WORK ORDER → Upon reaching the line containing "kingdom: Animalia", output that line and all remaining lines exactly, through the end of the entries, and output nothing before it.

————————

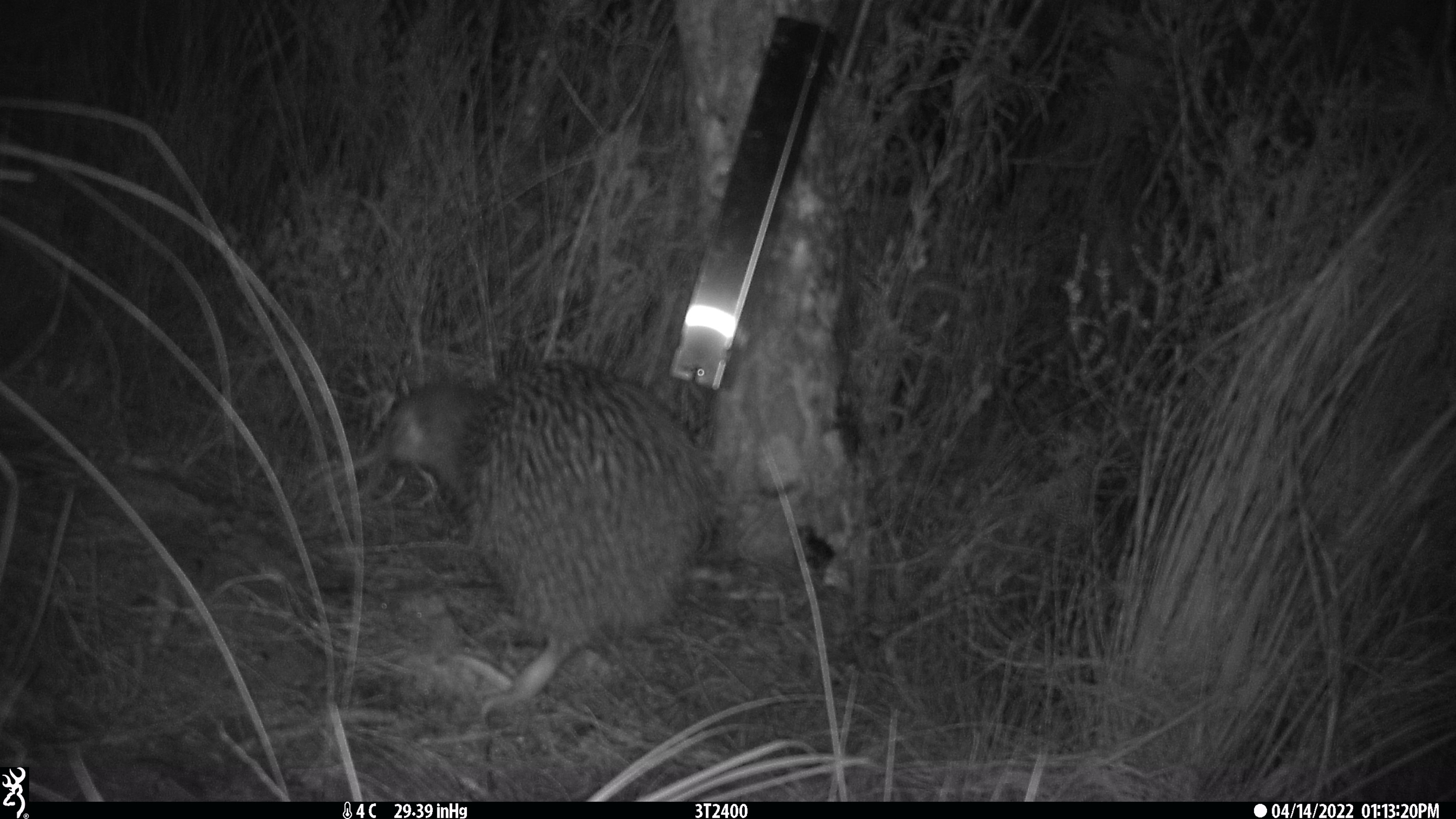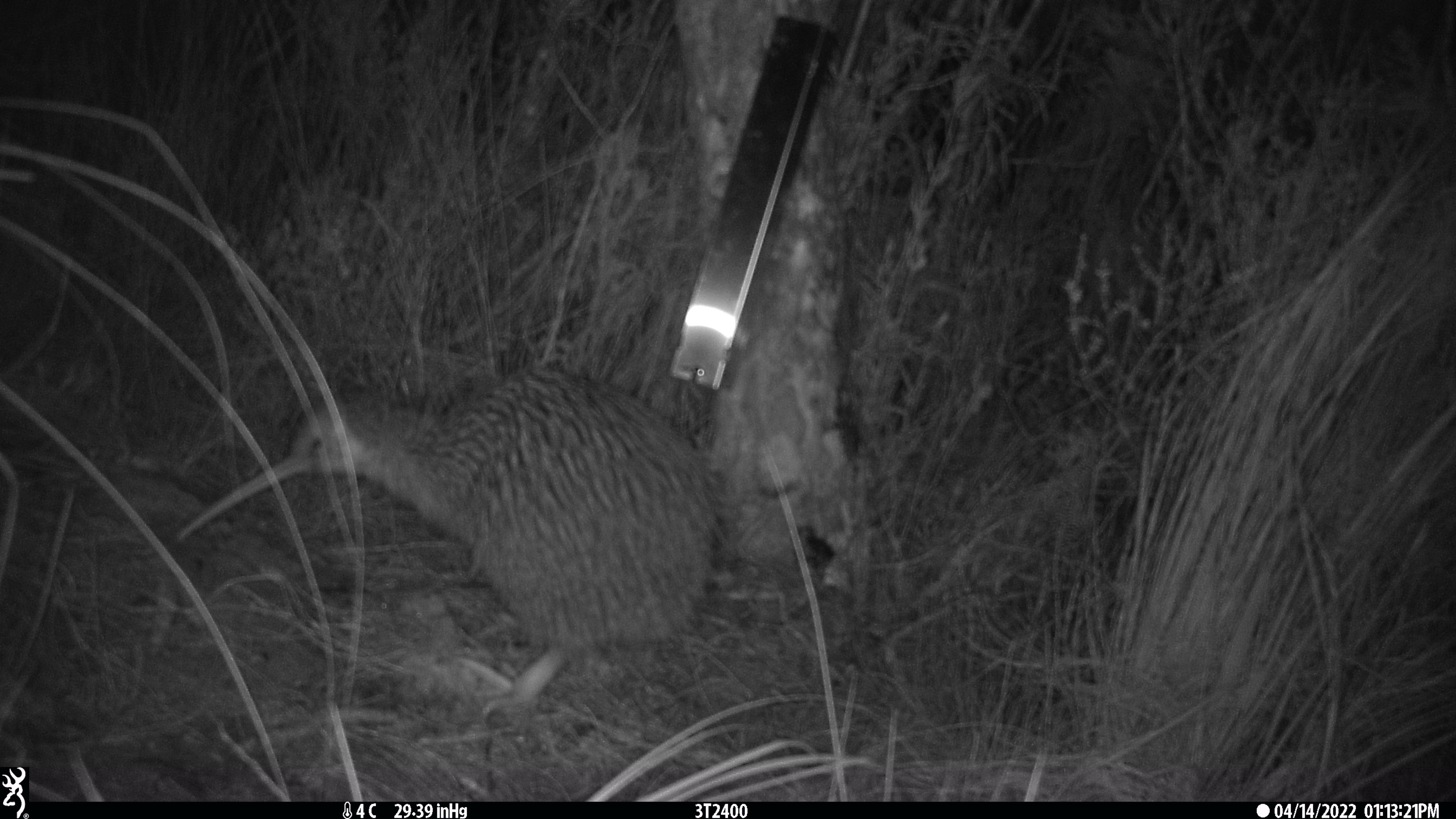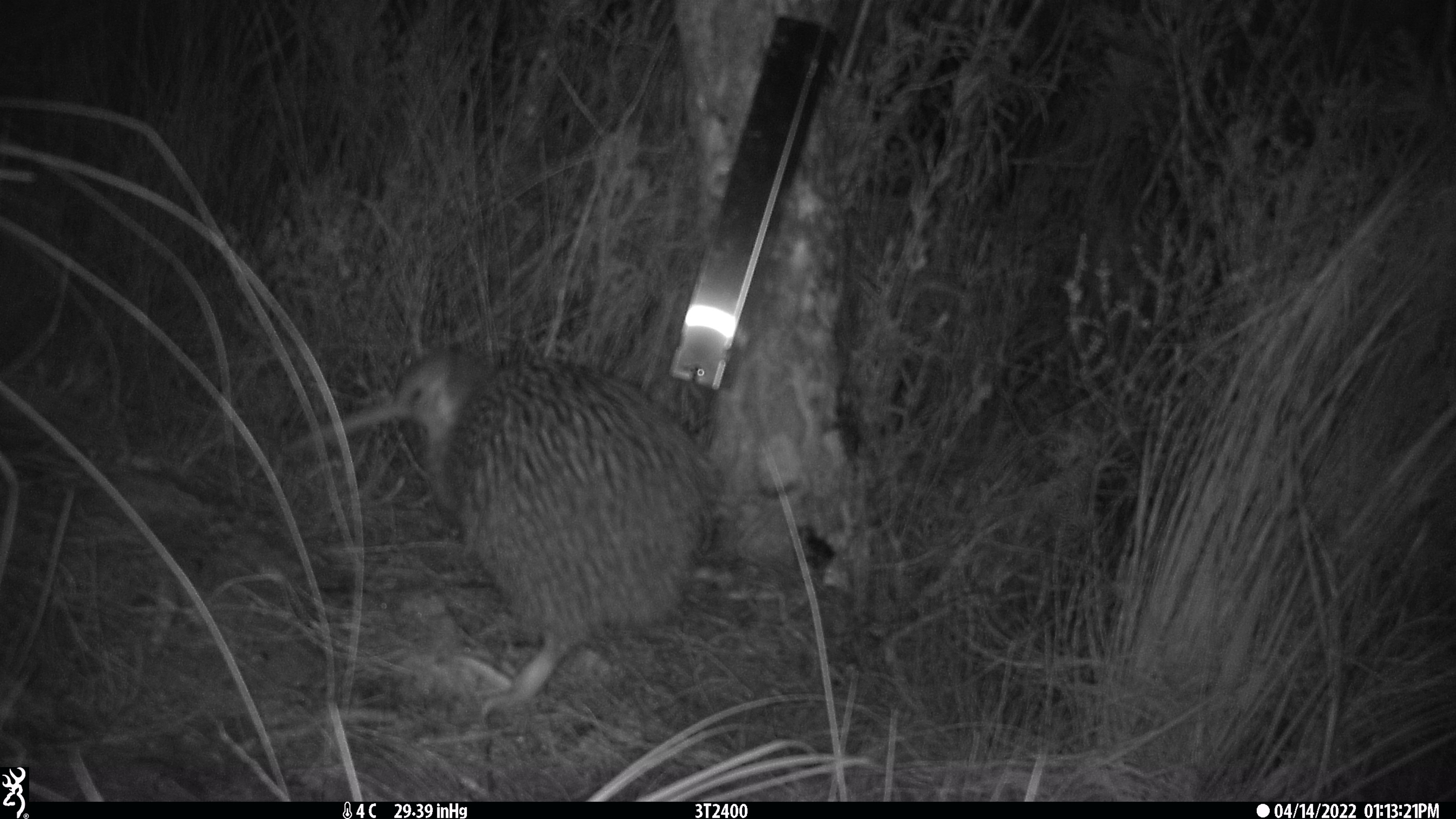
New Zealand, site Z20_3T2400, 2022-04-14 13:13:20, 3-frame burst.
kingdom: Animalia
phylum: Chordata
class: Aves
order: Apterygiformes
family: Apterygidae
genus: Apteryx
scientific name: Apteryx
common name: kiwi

————————

REPLY →
kingdom: Animalia
phylum: Chordata
class: Aves
order: Apterygiformes
family: Apterygidae
genus: Apteryx
scientific name: Apteryx
common name: kiwi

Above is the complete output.